Dubai: Abu Dhabi’s tourism authority is preparing to legalise Airbnb imminently, according to the emirate’s top tourism official.
“We are in the final stages of regulating [Airbnb]. We had meetings with them, and soon we will announce it,” said Sultan Al Daheri, executive director of tourism at Abu Dhabi’s Department of Culture and Tourism, in an interview with Gulf News.
Al Dhaheri said that it was important to integrate Airbnb, an online platform which allows people to rent their apartments and villas for days or weeks, in to the capital’s accommodation mix.
“It’s something that we need to introduce as a destination. It’s a trend, and we need to cater to the segment that are looking for similar experiences,” he added.

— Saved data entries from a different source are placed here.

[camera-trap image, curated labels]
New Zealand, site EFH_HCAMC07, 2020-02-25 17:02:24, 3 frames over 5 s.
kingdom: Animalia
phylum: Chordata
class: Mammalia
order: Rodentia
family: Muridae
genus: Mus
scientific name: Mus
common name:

Despite a significant delay in its arrival caused by legal uncertainty, Airbnb is finally gaining a foothold in the UAE market, emboldened by regulators who are now keen to promote Airbnb’s offering of homes to a more youthful, intrepid audience.
“Policymakers in the region are increasingly recognising the added value of Airbnb in growing and diversifying tourism sustainably,” Airbnb’s general manager for the Middle East and Africa, Hadi Moussa, told Gulf News last month in an email.
The service is legal and regulated in Dubai and Ras Al Khaimah.
Currently, however, experts say that landlords using the online home-renting business in other emirates could face legal problems.
In Abu Dhabi, for instance, renting a villa or apartment on Airbnb could leave the owner liable to criminal charges.
Renting your property on the site, outside of Dubai and Ras Al Khaimah, may leave you “exposed to certain risks,” said to Malek Al Rifai, an associate in Al Tamimi & Co’s real estate practice.
Meanwhile, the senior tourism official said that the Louvre Abu Dhabi was contributing positively to the city’s visitor levels.
Al Daheri added that he was actively working with Etihad Airways to bundle packages for tourists seeking out Abu Dhabi’s cultural offering, which now includes the famous French museum, the Zayed National Museum, and will eventually feature the Guggenheim too.
“Culture is an essential part of what we do, and our strategy. The Louvre Abu Dhabi has really put us on the map,” he said.
Currently, the museum averages 3,000 to 5,000 visitors per day on weekdays, and up to 9,000 per day on the weekends.